**Exercise details**
Go line by line through the entries and show those that hold the string "Tanzania".

Dataset extract: Begin

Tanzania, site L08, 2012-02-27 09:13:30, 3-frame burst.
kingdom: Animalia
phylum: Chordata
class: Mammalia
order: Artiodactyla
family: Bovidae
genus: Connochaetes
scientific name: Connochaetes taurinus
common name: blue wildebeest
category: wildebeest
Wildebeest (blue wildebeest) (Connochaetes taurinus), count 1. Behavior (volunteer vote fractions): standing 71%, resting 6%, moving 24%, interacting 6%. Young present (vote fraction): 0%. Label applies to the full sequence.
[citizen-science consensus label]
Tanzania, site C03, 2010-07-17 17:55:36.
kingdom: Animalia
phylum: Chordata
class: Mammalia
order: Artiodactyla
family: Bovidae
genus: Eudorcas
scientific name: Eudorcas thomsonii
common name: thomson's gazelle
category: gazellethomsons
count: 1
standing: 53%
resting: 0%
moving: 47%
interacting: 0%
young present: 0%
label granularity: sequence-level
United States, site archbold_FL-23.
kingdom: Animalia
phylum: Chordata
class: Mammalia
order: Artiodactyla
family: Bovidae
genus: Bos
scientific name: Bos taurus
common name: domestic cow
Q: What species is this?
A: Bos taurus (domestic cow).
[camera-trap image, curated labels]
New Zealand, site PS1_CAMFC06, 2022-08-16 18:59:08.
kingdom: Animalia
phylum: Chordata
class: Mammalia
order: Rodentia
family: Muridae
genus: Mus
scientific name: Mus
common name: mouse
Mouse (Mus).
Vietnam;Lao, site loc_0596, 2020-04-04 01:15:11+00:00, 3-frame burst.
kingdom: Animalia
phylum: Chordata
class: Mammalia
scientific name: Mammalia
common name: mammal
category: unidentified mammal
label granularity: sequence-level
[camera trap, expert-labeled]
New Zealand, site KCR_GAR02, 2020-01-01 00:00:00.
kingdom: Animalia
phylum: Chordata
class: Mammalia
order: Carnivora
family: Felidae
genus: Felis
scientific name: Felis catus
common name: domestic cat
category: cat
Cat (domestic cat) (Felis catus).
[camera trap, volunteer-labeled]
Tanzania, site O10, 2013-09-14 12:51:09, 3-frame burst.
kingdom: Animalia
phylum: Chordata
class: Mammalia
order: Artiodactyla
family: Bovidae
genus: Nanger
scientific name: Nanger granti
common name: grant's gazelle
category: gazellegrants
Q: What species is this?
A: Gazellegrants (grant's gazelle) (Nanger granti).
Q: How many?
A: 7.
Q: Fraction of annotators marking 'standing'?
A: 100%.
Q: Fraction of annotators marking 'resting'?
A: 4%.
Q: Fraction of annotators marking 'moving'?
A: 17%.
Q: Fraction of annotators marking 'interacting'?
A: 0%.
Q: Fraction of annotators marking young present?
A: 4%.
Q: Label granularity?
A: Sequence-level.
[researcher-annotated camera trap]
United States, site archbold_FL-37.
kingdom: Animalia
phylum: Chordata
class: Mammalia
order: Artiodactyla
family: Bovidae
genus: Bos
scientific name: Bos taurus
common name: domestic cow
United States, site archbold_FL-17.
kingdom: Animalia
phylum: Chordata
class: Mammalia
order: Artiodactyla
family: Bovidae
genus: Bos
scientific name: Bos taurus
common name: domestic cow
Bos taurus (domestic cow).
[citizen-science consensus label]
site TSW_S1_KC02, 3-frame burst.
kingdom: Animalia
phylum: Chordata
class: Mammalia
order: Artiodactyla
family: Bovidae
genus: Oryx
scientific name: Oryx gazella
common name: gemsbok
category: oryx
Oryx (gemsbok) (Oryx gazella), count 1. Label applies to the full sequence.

Dataset extract: End

**Expected answer**
Tanzania, site L08, 2012-02-27 09:13:30, 3-frame burst.
Tanzania, site C03, 2010-07-17 17:55:36.
Tanzania, site O10, 2013-09-14 12:51:09, 3-frame burst.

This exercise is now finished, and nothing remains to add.